Do this | Render the lines of the entries as a JSON list of strings, one string per line with blank lines omitted, starting at the line containing "What is the distance" and ending at the line containing "(x=591, y=262) →". Include only those lines.

Data in this exercise |
+++

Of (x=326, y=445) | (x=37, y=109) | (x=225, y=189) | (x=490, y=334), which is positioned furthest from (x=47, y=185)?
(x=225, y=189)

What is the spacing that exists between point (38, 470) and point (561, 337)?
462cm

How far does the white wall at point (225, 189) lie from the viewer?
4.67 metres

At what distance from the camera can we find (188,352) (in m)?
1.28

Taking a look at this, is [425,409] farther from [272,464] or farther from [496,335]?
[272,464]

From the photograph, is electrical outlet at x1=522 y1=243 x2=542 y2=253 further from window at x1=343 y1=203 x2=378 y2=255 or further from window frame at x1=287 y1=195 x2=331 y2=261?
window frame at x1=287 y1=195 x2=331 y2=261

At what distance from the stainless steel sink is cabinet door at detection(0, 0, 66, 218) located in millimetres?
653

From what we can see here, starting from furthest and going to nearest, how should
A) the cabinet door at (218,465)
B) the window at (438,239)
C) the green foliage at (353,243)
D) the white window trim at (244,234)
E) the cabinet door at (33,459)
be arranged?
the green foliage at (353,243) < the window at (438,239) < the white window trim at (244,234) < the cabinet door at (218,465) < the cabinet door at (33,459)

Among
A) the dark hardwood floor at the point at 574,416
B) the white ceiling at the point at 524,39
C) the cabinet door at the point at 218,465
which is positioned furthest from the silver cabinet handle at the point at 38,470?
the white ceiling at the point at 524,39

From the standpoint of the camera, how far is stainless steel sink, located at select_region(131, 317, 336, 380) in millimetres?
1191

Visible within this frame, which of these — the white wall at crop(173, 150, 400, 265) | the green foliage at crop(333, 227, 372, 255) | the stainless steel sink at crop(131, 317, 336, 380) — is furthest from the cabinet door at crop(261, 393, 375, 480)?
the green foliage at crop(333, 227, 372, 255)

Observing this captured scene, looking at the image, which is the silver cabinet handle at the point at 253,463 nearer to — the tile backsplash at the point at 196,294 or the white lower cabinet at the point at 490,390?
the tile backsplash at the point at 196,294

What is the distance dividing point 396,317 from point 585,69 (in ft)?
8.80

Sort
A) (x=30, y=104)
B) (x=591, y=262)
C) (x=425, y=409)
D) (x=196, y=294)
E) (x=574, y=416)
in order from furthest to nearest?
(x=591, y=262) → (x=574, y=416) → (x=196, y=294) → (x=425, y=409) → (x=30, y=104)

+++

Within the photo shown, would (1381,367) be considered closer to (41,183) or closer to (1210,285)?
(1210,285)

+++

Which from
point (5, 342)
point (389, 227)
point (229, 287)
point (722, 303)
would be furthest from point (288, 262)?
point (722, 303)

+++

Written answer |
[
  "What is the distance dividing point 396,317 from point 585,69 (in ft)?",
  "8.80",
  "Sort",
  "A) (x=30, y=104)",
  "B) (x=591, y=262)",
  "C) (x=425, y=409)",
  "D) (x=196, y=294)",
  "E) (x=574, y=416)",
  "in order from furthest to nearest?",
  "(x=591, y=262) → (x=574, y=416) → (x=196, y=294) → (x=425, y=409) → (x=30, y=104)"
]